» **PAGE EXTRACT**:
- Opening Delimiter -

Ms Andani, 46, had grown up middle-class in Mumbai, with a father who encouraged her independent nature and a family that was subsequently supportive of her endeavours. She’d developed an interest in financial analysis from a teacher who used companies’ annual reports in class. And in her mind, becoming the only woman in her department at Choksey’s firm was simply the right path. “From my childhood, I loved taking decisions,” says Ms Andani, who oversees $3.2 billion for SBI Funds Management in Mumbai.

For Ms Andani, the freedom to make choices comes with great responsibility. It’s made her a “cautious” money manager, constantly aware of her duty to protect investors’ cash. From the writings of Mahatma Gandhi and old Hindu scriptures, she formed other parts of her investment philosophy, such as being humble, admitting mistakes, making her best efforts and then letting things go. Put together, the approach has shaped Ms Andani into one of India’s most highly rated money managers.

- Closing Delimiter -

» **WHAT YOU WILL DO**: Please copy the passage about Ms Andani from the words "Ms Andani, 46, had" through "Funds Management in Mumbai.", substituting "equity research" for "financial analysis". The material that comes next is separate from the passage about Ms Andani.

» **INFORMATION SHOWN**:
- Opening Delimiter -

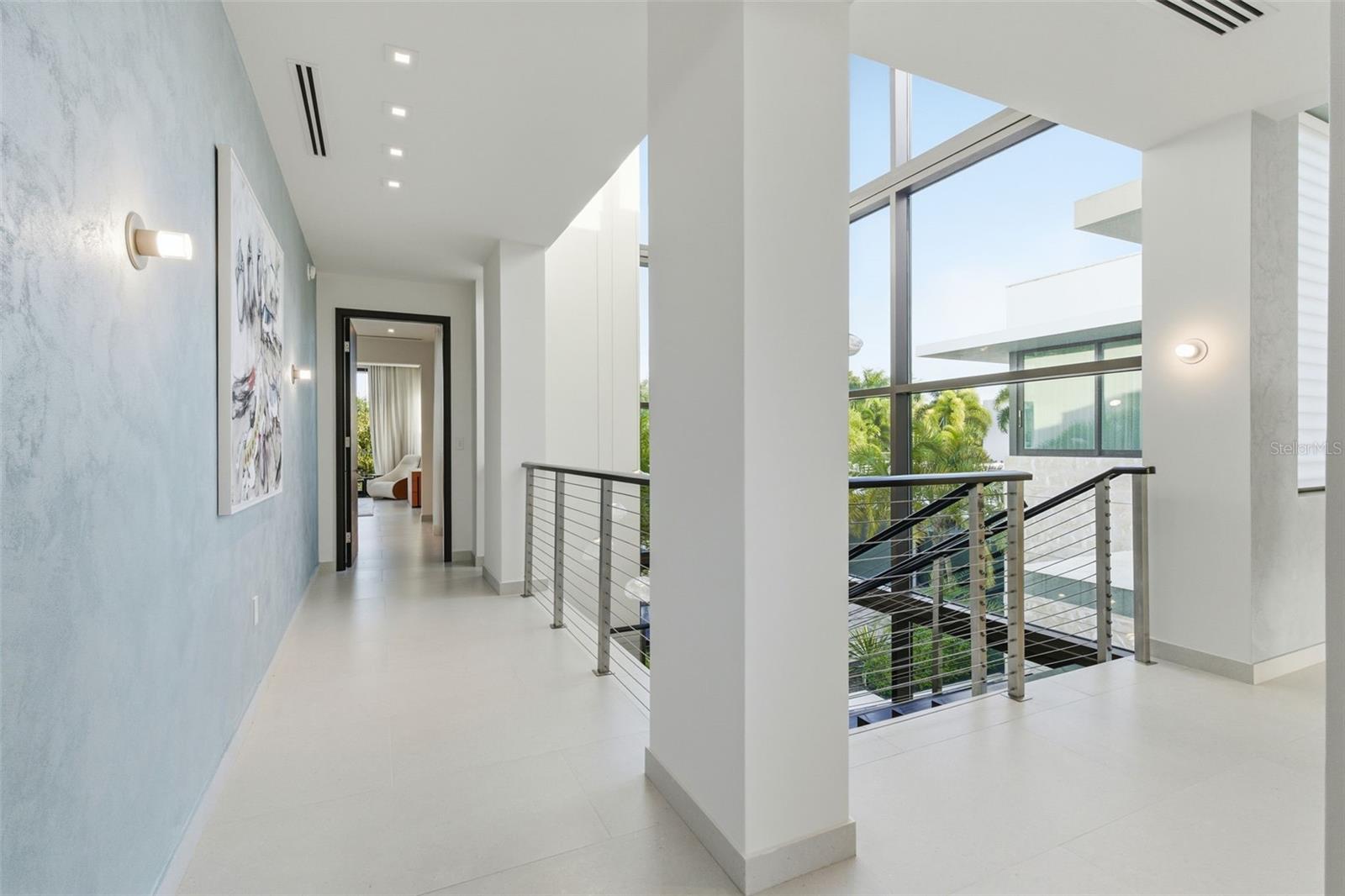 206 LEGACY DORADO, PR 00646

- Closing Delimiter -

» **WRITTEN SOLUTION**:
Ms Andani, 46, had grown up middle-class in Mumbai, with a father who encouraged her independent nature and a family that was subsequently supportive of her endeavours. She’d developed an interest in equity research from a teacher who used companies’ annual reports in class. And in her mind, becoming the only woman in her department at Choksey’s firm was simply the right path. “From my childhood, I loved taking decisions,” says Ms Andani, who oversees $3.2 billion for SBI Funds Management in Mumbai.